As title! Does that mean the saddle is a medium or a medium wide? Any help would be gratefully received!


----------



## coloredred (15 October 2013)

I think the +1 is a medium wide. Mine is the standard fit which is a medium but to make things more complicated, it fits my m/w pony.


----------



## TarrSteps (15 October 2013)

Is that from an advertisement?  The +1cm COULD be a flap designation, meaning 1cm forward from stock. Equipe doesn't use that system but other high end saddles do. It could also be an adjustment designation, since the trees can be modified so +1 would literally be a normal M pulled out 1cm.


----------



## nikkimariet (15 October 2013)

Is that how the advert puts it?

The Equipe sizes are a bit funny. N actually means Normal. Which is Medium. N+1 is Medium Wide. N-1 is Medium Narrow and so on.

Fig is in a N and CS is in a N+1.


----------



## kirstyhen (15 October 2013)

nikkimariet said:



			Is that how the advert puts it?

The Equipe sizes are a bit funny. N actually means Normal. Which is Medium. N+1 is Medium Wide. N-1 is Medium Narrow and so on.

Fig is in a N and CS is in a N+1.
		
Click to expand...

And Mally is a N+3....


----------



## meardsall_millie (16 October 2013)

kirstyhen said:



			And Mally is a N+3.... 

Click to expand...

She is a porker!  Even my chunky monkey is only +2!!


----------



## dottieh (16 October 2013)

Yes, im looking at buying one off someone and it states it is a Medium +1cm.
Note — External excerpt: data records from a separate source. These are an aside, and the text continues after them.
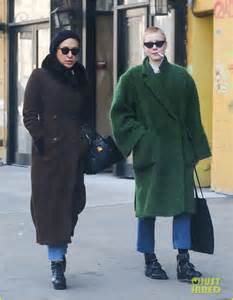 Sarah Jessica Parker Cynthia Nixon Have A Sex And The City Reunion Photo 3861800 Chloe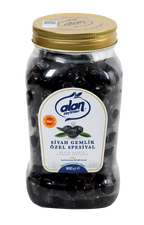 Alan Gemlik Special Premium Black Olives XLarge 900g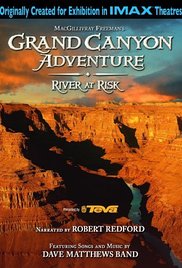 Watch Full Movie :Grand Canyon Adventure: River at Risk (2008)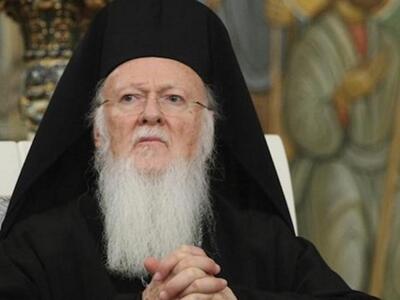 Πατριάρχης Βαρθολομαίος:«Το ουσιώδες νόη...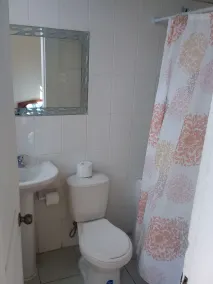 La Galería B&B - Bathroom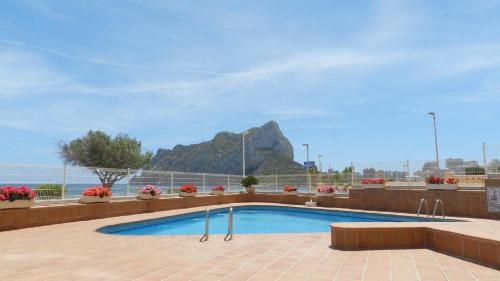 Apartamento Maritimo 4 Pax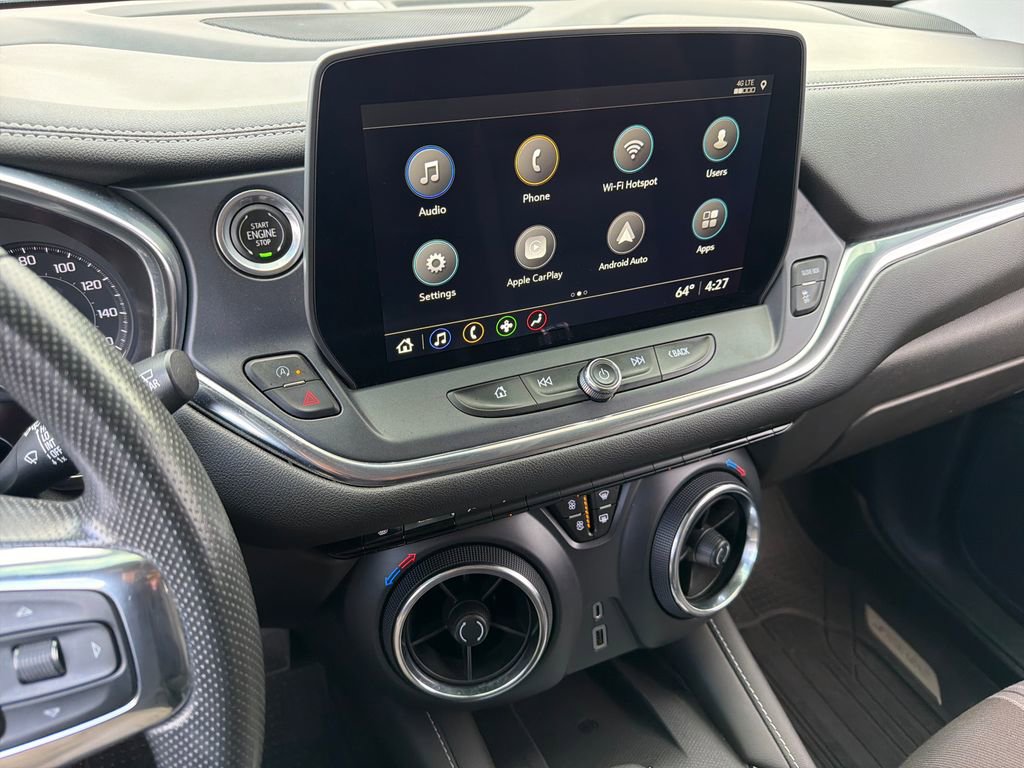 Used 2023 Chevrolet Blazer LT w/ Convenience Package image 24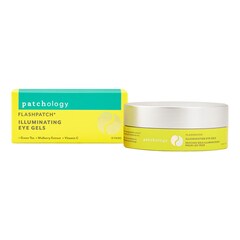 FlashPatch Illuminating Eye Gels, PATCHOLOGY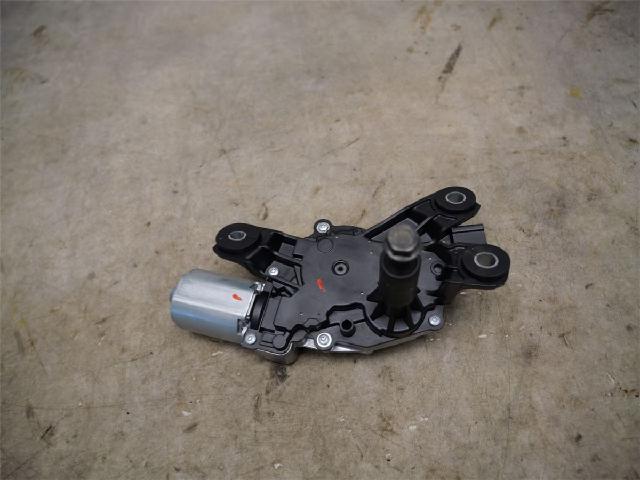Viskermotor Bakluke – bilde 1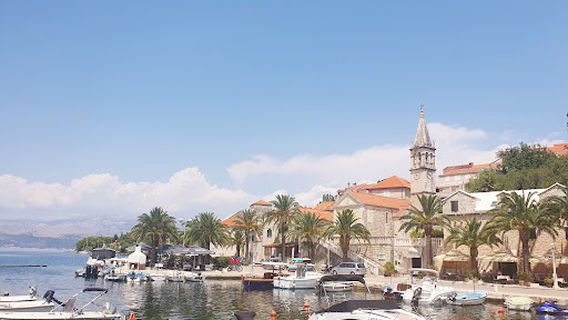 Pješačka staza „Herkules“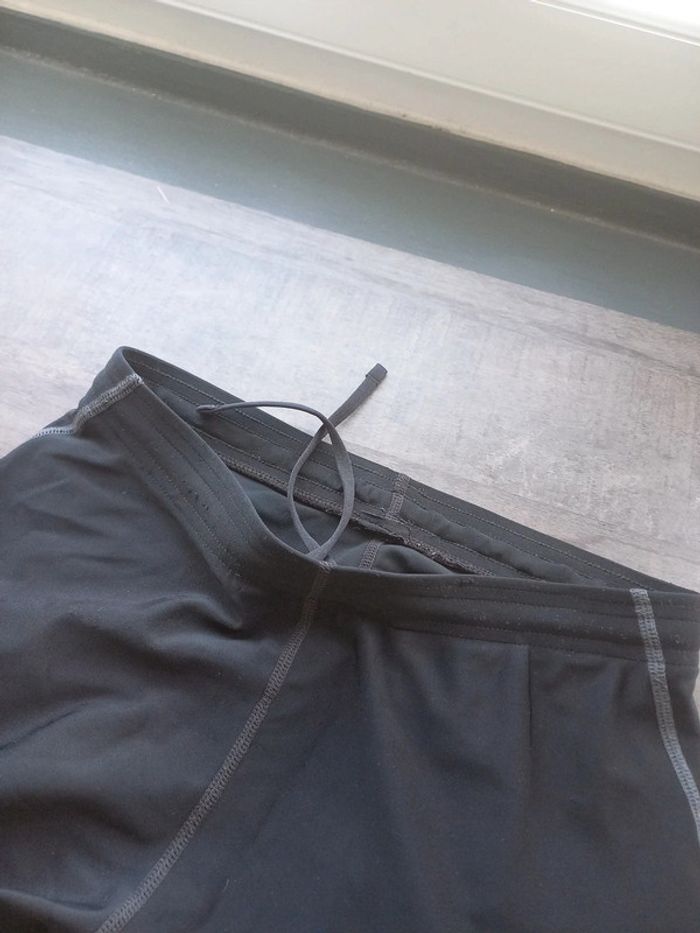 Legging de running  kalenji  homme - photo numéro 4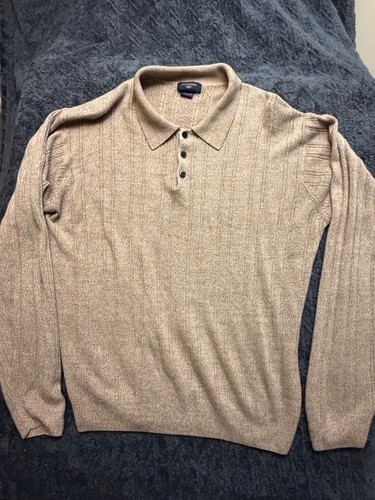 Dockers men long - men's, sleeve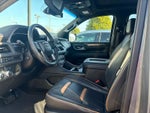 2022 GMC Yukon XL AT4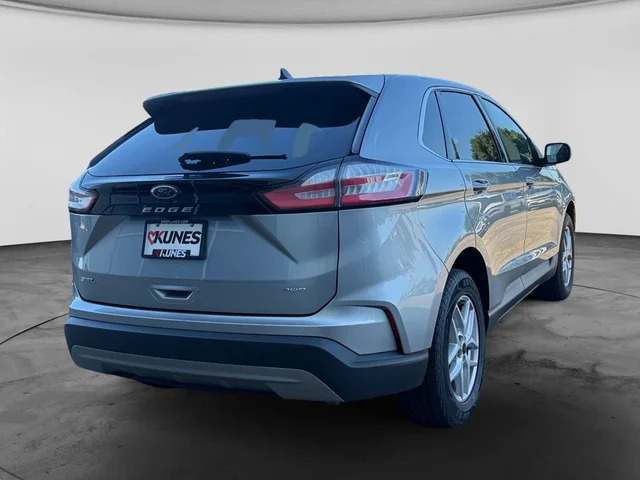 SEMINUEVOS FORD Edge a Estados en autogozo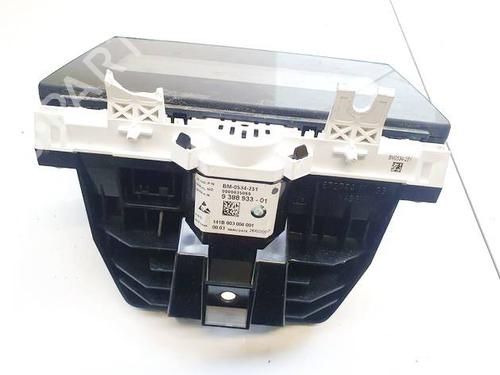 Display BMW i3 (I01) Electric | BP35055139C48 - Image 3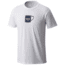 Mountain Hardwear Whiskey Mug Short Sleeve T-Shirt - Men's, White, XXL 1764391100-XXL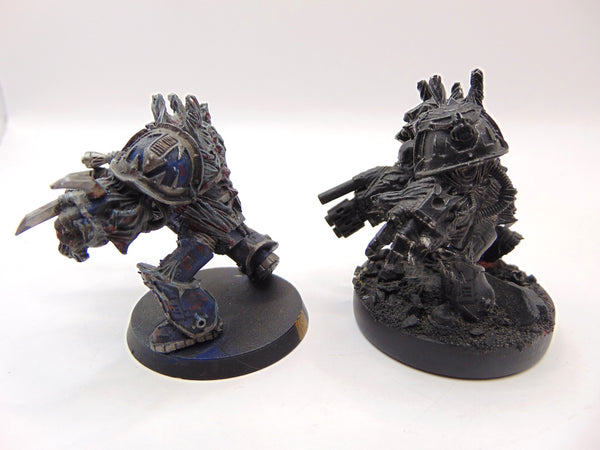 Obliterators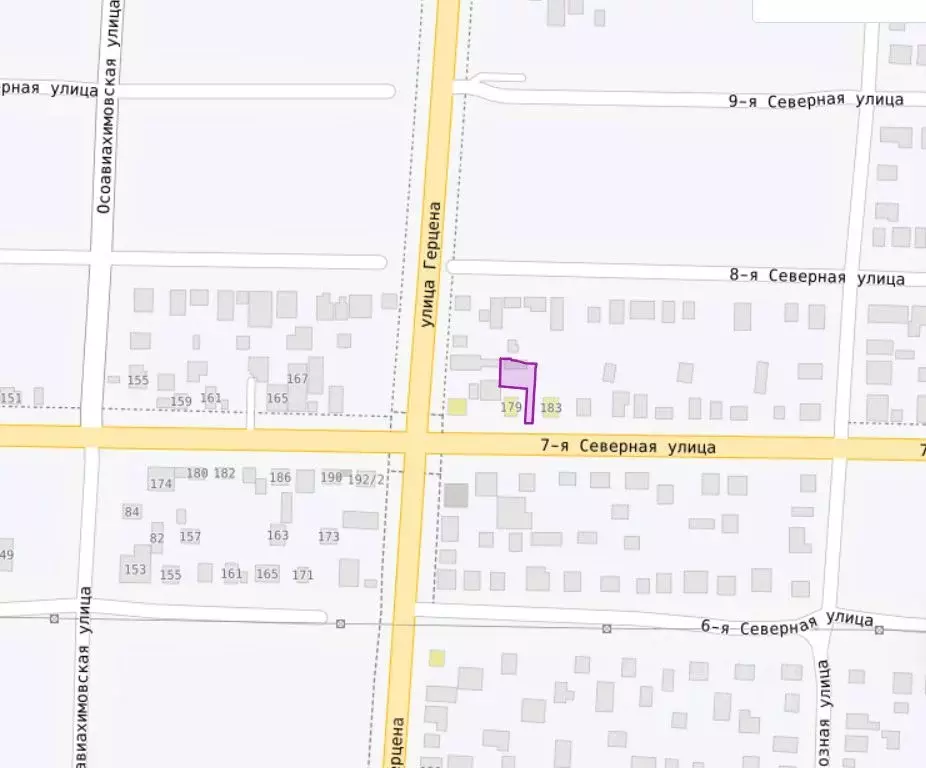 Дом в Омская область, Омск ул. 7-я Северная (50 м) - Фото 2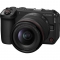 Canon EOS R6 V Mirrorless Camera with RF 20-50mm f/4 Lens - view 1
But not quite sure going by what you are all saying. The sizing for equipe sounds confusing!


----------



## Prince33Sp4rkle (16 October 2013)

id guess they are confused and mean N+1 which is med/wide.

i dont think they are hugely wide saddles, compared to eg bates, albion.


----------



## dottieh (16 October 2013)

ah ok, brilliant. thank you for your help


----------